--- EXTRACT PROVIDED ---

His government tenure came to an abrupt end in December 2011, when President Jacob Zuma, with the help of Treasury under Pravin Gordhan, placed five of the province’s departments under administration.

The province was broke and on the verge of failing to pay the salaries of civil servants.

Limpopo was then the strong support base of Zuma’s ANC Youth League (ANCYL) nemesis, Julius Malema.

Word quickly spread that the move was Zuma’s way of weakening his opponents ahead of the crucial Mangaung national elective conference in December 2012 – where he stood for re-election.

Zuma’s grip on the ANC ended when Deputy President Cyril Ramaphosa pipped Zuma’s preferred successor, Nkosazana Dlamini-Zuma, to the post and took over the reins in December last year.

Ramaphosa’s narrow victory at Nasrec marked Masondo’s official return to mainstream politics since he last served as a national leader in the SA Communist Party and its Young Communist League.

“I was effectively the finance MEC for five months and thereafter the Limpopo government was disbanded,” Masondo recalls.

“National Treasury was used to withhold funds due to the provincial government in order to create a cashflow crisis, to justify the disbandment of the provincial government,” he claims.

He was so peeved about the disbandment that he became the lone voice arguing that the legality of Zuma’s decision ought to be tested in court.

“Unfortunately, my view was not supported.”

Six years later, the tables appear to have turned and Masondo finds himself with a new role to play in the ANC’s top brass, while Zuma is at his weakest point and increasingly seen as a lame duck president.

“I have a strong passion for ending unemployment and poverty, particularly among the youth, through industrialisation, land reform and education,” Masondo says about the social programmes close to his heart.

The former Wits University student representative council president says his education and student leadership taught him how to argue his views and present them to different audiences. This is important in winning over South Africans to the ANC’s vision and programmes, he says.

“The current ANC NEC has a good mixture of different generations who possess different experiences in different areas of struggle, such as business, trade unions, youth, education and government.”

However, he says the 2000s generation, which has insightful views about contemporary challenges facing South Africa, is poorly represented on the NEC. The ANC and its youth league have to find a way of working with this generation, he says.


Zingiswa Losi is one of only two active trade unionists in the ANC NEC, but this doesn’t worry her.

A mother to two daughters – one starting her first year at university this year – she continues a long tradition of trade unionists moving into the party to ensure it cares for the working class.

Some of these leaders eventually took up key positions, like party president Cyril Ramaphosa, his deputy David Mabuza and chairperson Gwede Mantashe.

---

JOBS:
1 – In the ANC leadership article, rewrite the stretch from "He was so peeved" through "to his heart.", substituting "powerless" for "lame duck".
2 – According to the ANC leadership article, for how long was Masondo effectively the finance MEC before the Limpopo government was disbanded?

--- SUPPLIED INFORMATION ---

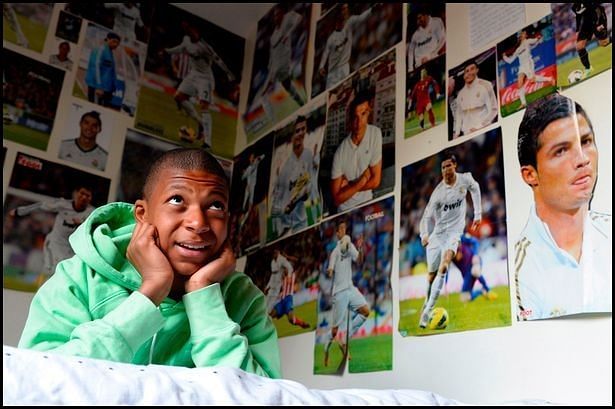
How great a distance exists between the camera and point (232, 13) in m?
1.92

---

THE RESPONSES:
1 –
He was so peeved about the disbandment that he became the lone voice arguing that the legality of Zuma’s decision ought to be tested in court.

“Unfortunately, my view was not supported.”

Six years later, the tables appear to have turned and Masondo finds himself with a new role to play in the ANC’s top brass, while Zuma is at his weakest point and increasingly seen as a powerless president.

“I have a strong passion for ending unemployment and poverty, particularly among the youth, through industrialisation, land reform and education,” Masondo says about the social programmes close to his heart.

2 – Five months.